((
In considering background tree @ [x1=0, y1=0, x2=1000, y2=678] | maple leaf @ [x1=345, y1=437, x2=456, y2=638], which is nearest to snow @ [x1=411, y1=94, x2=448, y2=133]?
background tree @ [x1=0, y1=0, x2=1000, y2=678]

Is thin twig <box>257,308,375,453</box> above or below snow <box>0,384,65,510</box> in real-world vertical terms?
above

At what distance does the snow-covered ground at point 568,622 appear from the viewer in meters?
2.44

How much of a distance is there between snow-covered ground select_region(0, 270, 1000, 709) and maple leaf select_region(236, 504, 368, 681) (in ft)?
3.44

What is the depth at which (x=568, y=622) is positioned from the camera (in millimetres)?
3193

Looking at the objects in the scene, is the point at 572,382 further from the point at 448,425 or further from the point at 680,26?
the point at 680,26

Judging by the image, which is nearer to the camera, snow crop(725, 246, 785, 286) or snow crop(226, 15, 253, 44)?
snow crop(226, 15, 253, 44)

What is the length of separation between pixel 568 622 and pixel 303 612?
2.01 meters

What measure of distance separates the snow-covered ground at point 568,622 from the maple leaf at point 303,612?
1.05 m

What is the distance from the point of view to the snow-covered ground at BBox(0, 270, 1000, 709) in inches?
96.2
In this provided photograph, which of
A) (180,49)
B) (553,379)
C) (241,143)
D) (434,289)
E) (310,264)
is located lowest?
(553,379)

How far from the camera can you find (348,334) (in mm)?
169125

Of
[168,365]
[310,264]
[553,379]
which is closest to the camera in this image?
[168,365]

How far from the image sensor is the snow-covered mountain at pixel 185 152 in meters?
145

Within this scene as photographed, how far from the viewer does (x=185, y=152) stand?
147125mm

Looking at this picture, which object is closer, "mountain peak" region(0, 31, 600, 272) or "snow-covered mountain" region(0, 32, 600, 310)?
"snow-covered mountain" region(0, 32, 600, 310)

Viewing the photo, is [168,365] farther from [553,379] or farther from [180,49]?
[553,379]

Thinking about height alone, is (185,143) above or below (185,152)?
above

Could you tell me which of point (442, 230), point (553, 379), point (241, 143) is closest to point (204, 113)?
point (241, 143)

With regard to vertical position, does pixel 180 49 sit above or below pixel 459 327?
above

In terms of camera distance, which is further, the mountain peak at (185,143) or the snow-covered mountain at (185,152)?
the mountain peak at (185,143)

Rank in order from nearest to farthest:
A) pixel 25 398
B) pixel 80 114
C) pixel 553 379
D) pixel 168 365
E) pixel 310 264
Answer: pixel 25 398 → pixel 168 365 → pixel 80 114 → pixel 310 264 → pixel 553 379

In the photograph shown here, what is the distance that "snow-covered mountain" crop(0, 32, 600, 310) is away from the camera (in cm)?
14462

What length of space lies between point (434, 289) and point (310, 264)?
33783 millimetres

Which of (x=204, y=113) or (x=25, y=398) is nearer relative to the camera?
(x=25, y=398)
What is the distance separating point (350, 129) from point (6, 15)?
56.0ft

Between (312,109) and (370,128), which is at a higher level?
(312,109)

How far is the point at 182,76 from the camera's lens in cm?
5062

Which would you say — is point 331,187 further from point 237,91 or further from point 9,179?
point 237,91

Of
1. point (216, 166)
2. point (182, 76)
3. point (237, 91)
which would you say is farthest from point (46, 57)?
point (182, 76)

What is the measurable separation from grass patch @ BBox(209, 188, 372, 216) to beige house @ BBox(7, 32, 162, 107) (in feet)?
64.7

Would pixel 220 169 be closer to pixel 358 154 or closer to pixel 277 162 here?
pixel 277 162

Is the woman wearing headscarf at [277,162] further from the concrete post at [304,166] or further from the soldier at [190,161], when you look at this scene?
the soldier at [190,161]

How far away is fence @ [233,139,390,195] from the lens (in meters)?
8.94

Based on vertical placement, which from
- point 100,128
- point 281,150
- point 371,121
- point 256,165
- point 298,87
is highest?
))
• _Instructions for the task_
Would you write down every record again, exactly?

• _Response to this exercise_
In considering background tree @ [x1=0, y1=0, x2=1000, y2=678] | maple leaf @ [x1=345, y1=437, x2=456, y2=638], which is nearest to snow @ [x1=411, y1=94, x2=448, y2=133]?
background tree @ [x1=0, y1=0, x2=1000, y2=678]

Is thin twig <box>257,308,375,453</box> above or below snow <box>0,384,65,510</box> in real-world vertical terms?
above

At what distance does the snow-covered ground at point 568,622 appear from the viewer in meters?
2.44

How much of a distance is there between snow-covered ground select_region(0, 270, 1000, 709) and maple leaf select_region(236, 504, 368, 681) (in ft)?
3.44

What is the depth at which (x=568, y=622) is positioned from the camera (in millimetres)?
3193

Looking at the objects in the scene, is the point at 572,382 further from the point at 448,425 or further from the point at 680,26?
the point at 680,26

Judging by the image, which is nearer to the camera, snow crop(725, 246, 785, 286) or snow crop(226, 15, 253, 44)?
snow crop(226, 15, 253, 44)

What is the length of separation between pixel 568 622 and pixel 303 612?
2.01 meters

What measure of distance separates the snow-covered ground at point 568,622 from the maple leaf at point 303,612?
1.05 m

What is the distance from the point of view to the snow-covered ground at BBox(0, 270, 1000, 709) in inches?
96.2
In this provided photograph, which of
A) (180,49)
B) (553,379)
C) (241,143)
D) (434,289)
E) (310,264)
is located lowest?
(553,379)

How far from the camera can you find (348,334) (in mm)?
169125

Of
[168,365]
[310,264]
[553,379]
which is closest to the camera in this image?
[168,365]

How far from the image sensor is the snow-covered mountain at pixel 185 152 in meters?
145

Within this scene as photographed, how far from the viewer does (x=185, y=152) stand?
147125mm

Looking at this picture, which object is closer, "mountain peak" region(0, 31, 600, 272) or "snow-covered mountain" region(0, 32, 600, 310)?
"snow-covered mountain" region(0, 32, 600, 310)

Viewing the photo, is [168,365] farther from [553,379] or farther from [180,49]?
[553,379]

Thinking about height alone, is (185,143) above or below (185,152)?
above

Could you tell me which of point (442, 230), point (553, 379), point (241, 143) is closest to point (204, 113)?
point (241, 143)

With regard to vertical position, does pixel 180 49 sit above or below pixel 459 327?
above

In terms of camera distance, which is further, the mountain peak at (185,143) or the snow-covered mountain at (185,152)?
the mountain peak at (185,143)

Rank in order from nearest to farthest:
A) pixel 25 398
B) pixel 80 114
C) pixel 553 379
D) pixel 168 365
E) pixel 310 264
Answer: pixel 25 398 → pixel 168 365 → pixel 80 114 → pixel 310 264 → pixel 553 379

In the photograph shown here, what is the distance that "snow-covered mountain" crop(0, 32, 600, 310) is away from the camera (in cm)?
14462

What length of space lies between point (434, 289) and point (310, 264)?
33783 millimetres

Which of (x=204, y=113) or (x=25, y=398) is nearer relative to the camera?
(x=25, y=398)
What is the distance separating point (350, 129) from point (6, 15)?
56.0ft

Between (312,109) and (370,128), which is at a higher level?
(312,109)

How far is the point at 182,76 from the camera's lens in cm?
5062

Which would you say — is point 331,187 further from point 237,91 or further from point 9,179?
point 237,91

Of
1. point (216, 166)
2. point (182, 76)
3. point (237, 91)
which would you say is farthest from point (46, 57)?
point (182, 76)

What is the measurable separation from grass patch @ BBox(209, 188, 372, 216) to beige house @ BBox(7, 32, 162, 107) (in feet)?
64.7

Would pixel 220 169 be closer to pixel 358 154 or closer to pixel 277 162 here?
pixel 277 162

Is the woman wearing headscarf at [277,162] further from the concrete post at [304,166] or further from the soldier at [190,161], when you look at this scene?
the soldier at [190,161]

How far away is fence @ [233,139,390,195] from the lens (in meters)?
8.94

Based on vertical placement, which from
- point 100,128
- point 281,150
- point 371,121
- point 256,165
- point 298,87
is highest?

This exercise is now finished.